Il y a une absence de contenu sur l’histoire autochtone, particulièrement l’histoire autochtone de l’Alberta et ses communautés existantes. Il y a aussi l’absence de l’histoire du Canada, y compris comment différentes communautés peuvent avoir des perspectives entièrement différentes et légitimes sur les mêmes événements historiques. Il faudrait ajouter davantage de contenu sur les droits des LGBTQS et autres minorités.
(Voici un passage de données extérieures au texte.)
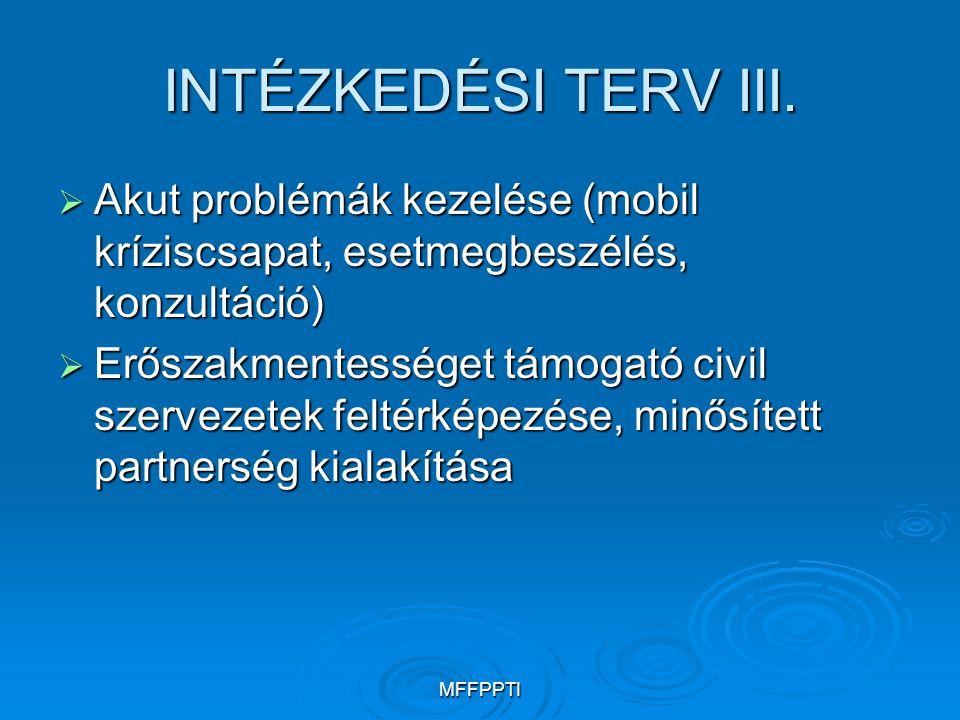 INTÉZKEDÉSI TERV III. Akut problémák kezelése (mobil kríziscsapat, esetmegbeszélés, konzultáció)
Il faudrait aussi inclure l’enseignement aux élèves des compétences nécessaires à la recherche, à la compréhension, l’évaluation et l’analyse critique, et à l’utilisation de sources crédibles.
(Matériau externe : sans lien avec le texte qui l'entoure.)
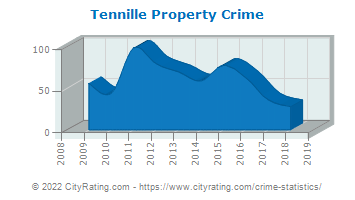 Tennille Property Crime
En regardant certaines matières et résultats d’apprentissage spécifiques, je suis inquiète que le programme d’études sociales est trop axé sur l’histoire américaine, il n’est pas adapté au développement des élèves et contient des perspectives préoccupantes qui nourrissent la stigmatisation et l’exclusion d’autrui. De plus, le programme est trop dense pour être traité en une année, en particulier à certains niveaux et n’aide pas les élèves à développer leurs compétences année après année. Dorénavant, le programme d’études sociales contient des discussions sur l’esclavage qui sont dégradantes et demande aux élèves d’apprendre le slogan du Klu Klux Klan, qui n’est pas une pédagogie appropriée au développement des jeunes. 

Le programme de mathématiques contient trop de concepts abstraits pour les élèves de certains âges et comporte des résultats qui ne sont pas alignés de manière continue d’une année à l’autre. Également, le programme de mathématiques inclut des erreurs significatives comme la référence à « des unités canadiennes » au lieu de faire la différence entre les unités de mesure métriques et impériales.

Le programme de Français confond la langue et la culture et suppose que la construction identitaire peut être réalisée de manière organique par la lecture, l’écriture et la conversation. 

Aussi, le programme de Français suggère beaucoup d’œuvres qui ne sont pas appropriées au développement de l’enfant ET surtout qui sont des traductions d’une autre langue (souvent l’anglais). Il existe de nombreux écrivains francophones au pays et ailleurs dans le monde pour ne pas avoir à se fier à des traductions.

En tant que francophone, je suis déçue que le programme ne valorise pas la construction identitaire au sein d’une francophonie plurielle en milieu minoritaire, car il n’intègre pas le développement culturel et la construction identitaire dans les activités régulières de la classe. Ce programme représente un retour en arrière par rapport à la promesse d’intégration des perspectives francophones au sein de toutes les matières.

Le gouvernement UCP avait promis de développer le curriculum simultanément en anglais et en français. Ce que je constate c’est que le nouveau programme d’études semble avoir été une traduction, avec bien des erreurs de vocabulaire. Encore un exemple de recul face au curriculum existant.

Veuillez transmettre mes préoccupations et les détails spécifiques inclus dans ma lettre à la ministre LaGrange et au premier ministre Kenney.

Je souhaite que le conseil scolaire prenne position publique sur ce dossier, en solidarité avec les autres conseils scolaires de la province afin d’exiger une nouvelle refonte du programme d’études.

J’attends votre réponse avec impatience.